Stored items from a collection:

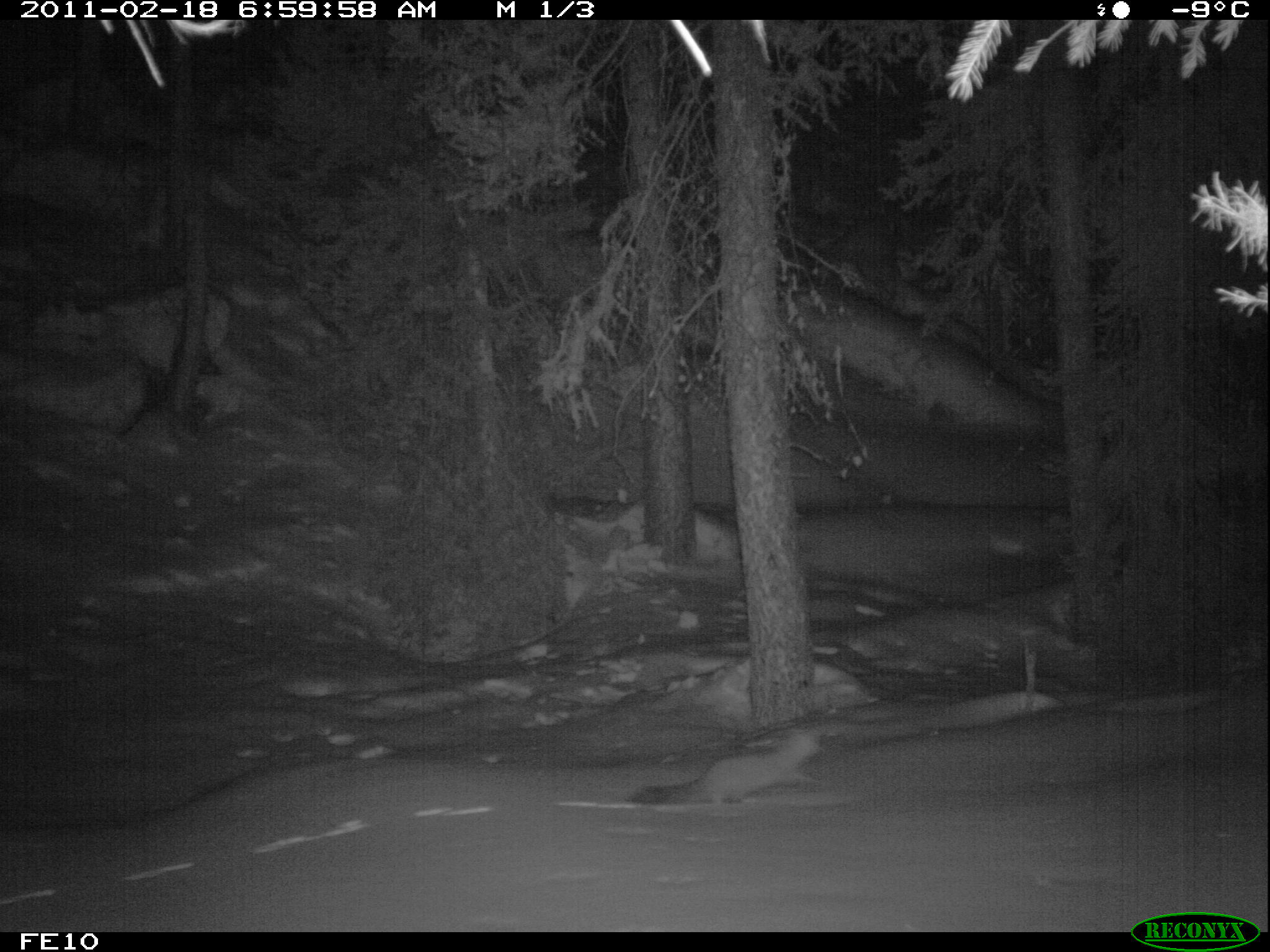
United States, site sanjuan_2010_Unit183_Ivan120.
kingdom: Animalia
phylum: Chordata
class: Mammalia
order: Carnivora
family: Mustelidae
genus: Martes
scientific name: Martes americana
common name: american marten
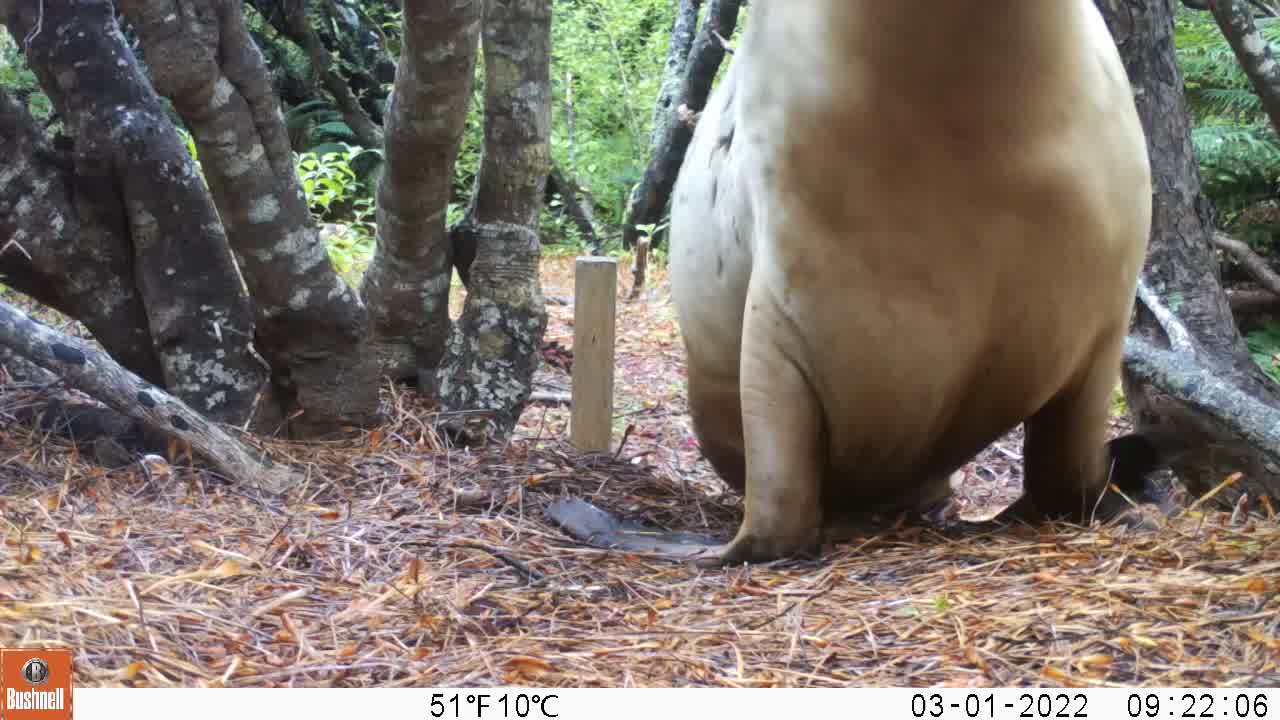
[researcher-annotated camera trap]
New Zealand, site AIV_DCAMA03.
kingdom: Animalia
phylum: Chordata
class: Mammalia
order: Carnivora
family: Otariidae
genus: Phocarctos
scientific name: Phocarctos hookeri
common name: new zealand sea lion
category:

**Work order:** Please reproduce the records above exactly, leaving out every picture.

**Task result:**
United States, site sanjuan_2010_Unit183_Ivan120.
kingdom: Animalia
phylum: Chordata
class: Mammalia
order: Carnivora
family: Mustelidae
genus: Martes
scientific name: Martes americana
common name: american marten
[researcher-annotated camera trap]
New Zealand, site AIV_DCAMA03.
kingdom: Animalia
phylum: Chordata
class: Mammalia
order: Carnivora
family: Otariidae
genus: Phocarctos
scientific name: Phocarctos hookeri
common name: new zealand sea lion
category:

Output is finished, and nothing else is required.